How does the Team work?

If a student is still experiencing difficulties after less formal methods of intervention have been attempted (i.e., team discussion, teacher-parent conferencing, etc), s/he should be referred for a formal SST meeting. The SST Coordinator will schedule an SST meeting date, in conjunction with identified SST members (teacher(s), support staff, parents, and possibly the student). Before the meeting, it may be necessary for participants to gather relevant information, such as educational history information, work samples, and/or other desired information.


What happens at the meeting?

Team members discuss concerns about the student in positive terms. Participants share information and observations about the student, focusing on areas of strength, as well as concerns. After the team identifies the student’s specific needs, possible solutions are developed, and an action plan is put into writing. This plan includes detailed goals and objectives, a time frame for completion of the interventions, modifications, or program changes, the criteria for measuring the effectiveness of the changes, and identifies those responsible for specified follow-up tasks.


What happens after the meeting?

Confidential written minutes of the meeting are placed into the student’s SST folder (as an extension of the cumulative file) to provide documentation and to ensure consistency throughout change of grade level, teacher, or school. Periodic SST reviews may take place, as agreed at the team meeting.



Acknowledging that there are many expectations for students, it becomes a challenge to determine whether the problem is associated with an academic, social, emotional, or behavioral demand. Often a collaborative team approach can help identify appropriate interventions to assist the student in overcoming barriers to school success.

SST Process 1: Pre-Referral Steps

In questioning whether the student is having academic or behavioral difficulty, the teacher analyzes the academic and social characteristics of the student and compares them to the demands and expectations of the classroom and curriculum. To validate whether there is a mismatch between the demands in the classroom and the student’s abilities, the teacher considers the student’s level/rate of development and the student’s past experiences with learning.

Supplied information:
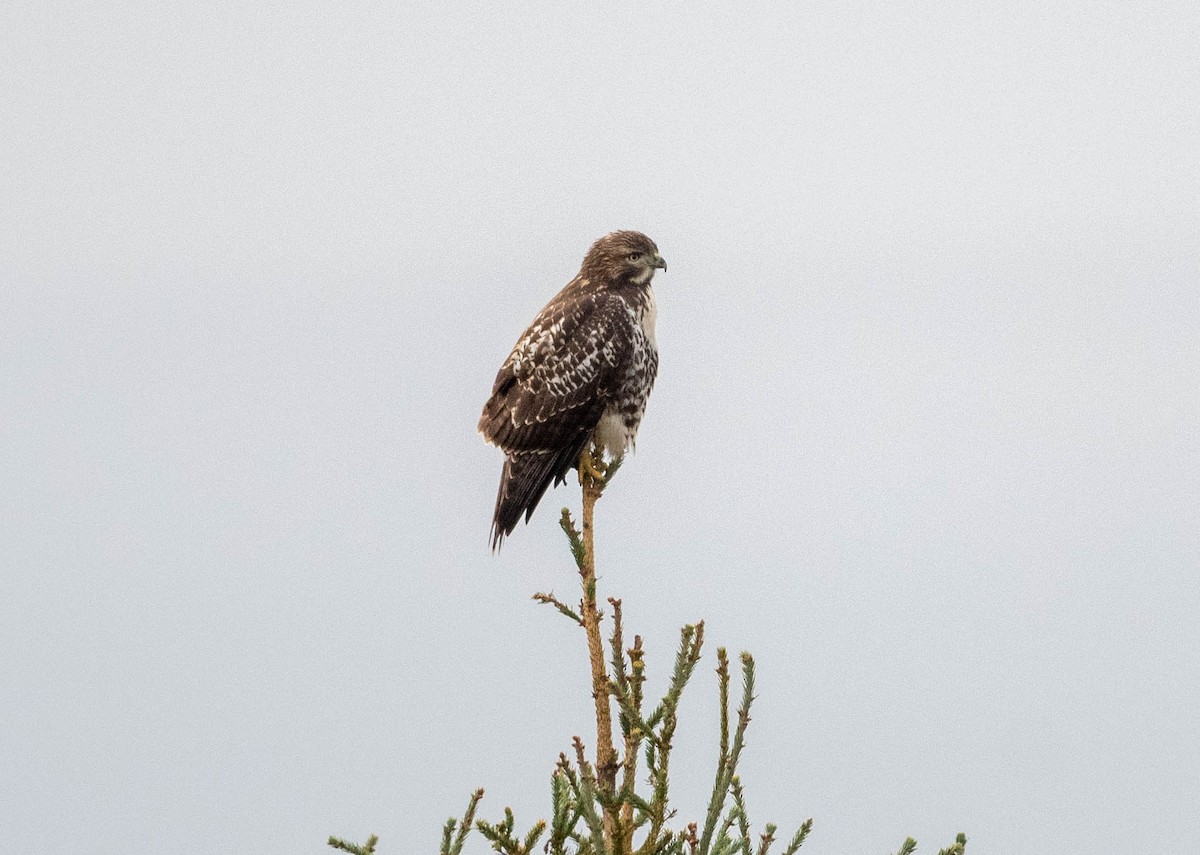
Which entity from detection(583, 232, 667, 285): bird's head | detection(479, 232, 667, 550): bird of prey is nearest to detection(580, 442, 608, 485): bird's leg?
detection(479, 232, 667, 550): bird of prey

Exercise tasks:
1. According to the SST text, where are the confidential written minutes of the meeting placed?
2. Copy the part of the SST text starting with "How does the" and going on through "other desired information.".
The data placed after the text was drawn from a separate source.

The answers:
1. They are placed into the student's SST folder, as an extension of the cumulative file.

2.
How does the Team work?

If a student is still experiencing difficulties after less formal methods of intervention have been attempted (i.e., team discussion, teacher-parent conferencing, etc), s/he should be referred for a formal SST meeting. The SST Coordinator will schedule an SST meeting date, in conjunction with identified SST members (teacher(s), support staff, parents, and possibly the student). Before the meeting, it may be necessary for participants to gather relevant information, such as educational history information, work samples, and/or other desired information.